Because bacteria compete for required growth factors (eg, iron) and actively produce substances that inhibit growth of other strains (eg, aerobactin), the normal genital microflora serves as a barrier to colonization by uropathogenic bacteria.24 Studies in human paraplegic patients have indicated that purposeful inoculation and colonization of the lower urinary tract with genetically altered Escherichia coli lacking the P-fibrial virulence factor that facilitates renal pelvic colonization can act as a barrier to prevent colonization with more virulent strains.25

Although expression of P-fimbria by uropathogenic E coli appears to be irrelevant to the risk for renal involvement in dogs and cats, and although virulence factors that may enhance the likelihood of pyelonephritis have not been identified, recent studies in veterinary medicine have pursued the same concept.26,27 Thus, it is possible that spontaneous presence in the urinary tract of an avirulent strain of bacteria that does not involve the upper urinary tract could provide the same protection against invasion by virulent and/or highly resistant bacteria and therefore should be left untreated.

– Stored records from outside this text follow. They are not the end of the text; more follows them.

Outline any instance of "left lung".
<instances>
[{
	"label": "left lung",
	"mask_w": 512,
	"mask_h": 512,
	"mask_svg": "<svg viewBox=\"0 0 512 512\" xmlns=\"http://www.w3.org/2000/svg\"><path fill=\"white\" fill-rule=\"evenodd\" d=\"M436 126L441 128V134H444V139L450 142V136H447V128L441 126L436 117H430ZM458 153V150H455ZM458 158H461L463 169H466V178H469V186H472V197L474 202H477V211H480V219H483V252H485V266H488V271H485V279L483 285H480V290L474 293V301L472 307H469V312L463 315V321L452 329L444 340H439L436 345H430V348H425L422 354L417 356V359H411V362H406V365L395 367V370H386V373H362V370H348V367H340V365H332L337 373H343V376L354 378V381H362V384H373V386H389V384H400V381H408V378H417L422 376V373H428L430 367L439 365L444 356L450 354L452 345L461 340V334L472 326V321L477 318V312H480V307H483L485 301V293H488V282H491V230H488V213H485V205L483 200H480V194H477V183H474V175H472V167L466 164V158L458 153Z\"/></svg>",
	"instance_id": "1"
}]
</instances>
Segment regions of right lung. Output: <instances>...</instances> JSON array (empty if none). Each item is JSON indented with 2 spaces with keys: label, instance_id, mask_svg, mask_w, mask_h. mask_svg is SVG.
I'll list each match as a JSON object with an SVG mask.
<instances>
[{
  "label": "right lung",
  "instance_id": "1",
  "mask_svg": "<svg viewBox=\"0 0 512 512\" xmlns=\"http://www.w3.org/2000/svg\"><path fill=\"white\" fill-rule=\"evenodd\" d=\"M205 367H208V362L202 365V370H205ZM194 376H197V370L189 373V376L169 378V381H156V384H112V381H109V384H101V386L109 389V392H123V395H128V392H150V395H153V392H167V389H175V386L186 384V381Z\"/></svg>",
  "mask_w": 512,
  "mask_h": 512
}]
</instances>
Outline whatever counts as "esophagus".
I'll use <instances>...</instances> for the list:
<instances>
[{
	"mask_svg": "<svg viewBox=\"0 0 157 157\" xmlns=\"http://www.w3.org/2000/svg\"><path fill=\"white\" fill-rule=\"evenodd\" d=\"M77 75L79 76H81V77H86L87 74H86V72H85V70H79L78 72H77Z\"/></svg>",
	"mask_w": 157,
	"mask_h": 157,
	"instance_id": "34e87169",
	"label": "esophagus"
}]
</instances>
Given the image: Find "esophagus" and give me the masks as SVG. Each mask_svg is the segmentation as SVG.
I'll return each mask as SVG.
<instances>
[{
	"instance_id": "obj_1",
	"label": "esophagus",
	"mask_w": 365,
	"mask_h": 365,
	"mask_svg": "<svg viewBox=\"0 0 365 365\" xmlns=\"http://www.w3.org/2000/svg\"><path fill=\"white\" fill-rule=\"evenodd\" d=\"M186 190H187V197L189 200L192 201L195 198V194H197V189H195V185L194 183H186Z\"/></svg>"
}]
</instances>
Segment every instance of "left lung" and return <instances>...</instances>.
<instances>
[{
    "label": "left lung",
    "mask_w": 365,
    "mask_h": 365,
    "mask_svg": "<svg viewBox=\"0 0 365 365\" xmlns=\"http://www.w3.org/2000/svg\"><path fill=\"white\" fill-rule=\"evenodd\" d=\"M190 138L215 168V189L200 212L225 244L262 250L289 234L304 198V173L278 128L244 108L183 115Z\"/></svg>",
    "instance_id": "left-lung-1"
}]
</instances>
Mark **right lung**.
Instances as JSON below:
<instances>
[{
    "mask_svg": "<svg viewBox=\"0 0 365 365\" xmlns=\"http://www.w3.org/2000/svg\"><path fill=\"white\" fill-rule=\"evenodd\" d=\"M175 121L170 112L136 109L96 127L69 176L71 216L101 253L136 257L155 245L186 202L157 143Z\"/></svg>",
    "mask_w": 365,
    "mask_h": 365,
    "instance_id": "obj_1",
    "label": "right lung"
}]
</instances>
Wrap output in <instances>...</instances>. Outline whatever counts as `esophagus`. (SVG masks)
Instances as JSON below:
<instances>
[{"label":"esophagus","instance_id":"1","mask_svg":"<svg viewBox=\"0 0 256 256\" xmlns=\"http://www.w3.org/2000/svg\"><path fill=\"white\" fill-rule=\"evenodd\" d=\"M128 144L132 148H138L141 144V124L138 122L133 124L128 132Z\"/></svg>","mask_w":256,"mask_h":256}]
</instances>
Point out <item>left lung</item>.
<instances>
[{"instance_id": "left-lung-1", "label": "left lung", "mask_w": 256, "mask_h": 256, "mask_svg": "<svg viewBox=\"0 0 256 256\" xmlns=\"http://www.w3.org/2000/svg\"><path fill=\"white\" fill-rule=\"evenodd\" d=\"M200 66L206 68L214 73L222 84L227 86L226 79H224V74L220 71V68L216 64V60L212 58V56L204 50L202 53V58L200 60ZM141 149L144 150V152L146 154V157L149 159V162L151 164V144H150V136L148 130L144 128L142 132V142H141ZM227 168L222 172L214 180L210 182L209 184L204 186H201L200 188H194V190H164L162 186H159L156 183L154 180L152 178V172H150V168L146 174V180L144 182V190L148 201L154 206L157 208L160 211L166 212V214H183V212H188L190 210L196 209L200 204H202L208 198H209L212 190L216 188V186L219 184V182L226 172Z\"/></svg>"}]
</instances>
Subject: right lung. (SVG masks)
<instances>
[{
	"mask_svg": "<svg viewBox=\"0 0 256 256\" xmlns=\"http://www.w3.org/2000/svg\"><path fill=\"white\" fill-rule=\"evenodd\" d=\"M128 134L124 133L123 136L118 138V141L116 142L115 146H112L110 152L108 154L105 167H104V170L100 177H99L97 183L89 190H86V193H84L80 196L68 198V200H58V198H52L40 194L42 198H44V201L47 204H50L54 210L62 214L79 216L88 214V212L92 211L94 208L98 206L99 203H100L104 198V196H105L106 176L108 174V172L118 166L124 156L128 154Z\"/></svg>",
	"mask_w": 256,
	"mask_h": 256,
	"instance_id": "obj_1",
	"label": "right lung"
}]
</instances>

Nonantimicrobial Treatment

Alternative nonantimicrobial therapies that might preclude colonization with multidrug-resistant bacteria after repeated antimicrobial treatments have been sought. Early studies in humans have suggested that cranberry juice and cranberry juice extract reduce the frequency of recurrent UTIs in humans, but recent reports may negate these findings.28,29 Results from experimental studies involving use of cranberry extract to prevent UTI in dogs have been mixed, and, in a recent clinical report, cranberry extract failed to reduce the risk for bacteriuria in a small number of dogs with intervertebral disk disease.30-32

Methenamine, administered as a mandelic acid or hippuric acid salt, has been used in humans as a urinary antiseptic to prevent UTI recurrence. Efficient conversion of methenamine to formaldehyde, the main bactericidal component of the drug, requires urine pH to be at or below 5.5, a level difficult and likely even detrimental to sustain on a long-term basis in dogs and cats.33


In many instances, subclinical bacteriuria can and should remain untreated because infected animals do not show clinical signs, and repeated antimicrobial treatment to eliminate such infections can result in establishment of multidrug resistance. Further, colonization of the urinary tract by nonpathogenic bacteria may act as a barrier to infection by more virulent microorganisms. However, treatment is indicated in patients with evidence of upper urinary tract involvement, which could lead to renal damage with reduced renal function, and in patients with urease-producing infections that could lead to struvite urolithiasis if left untreated.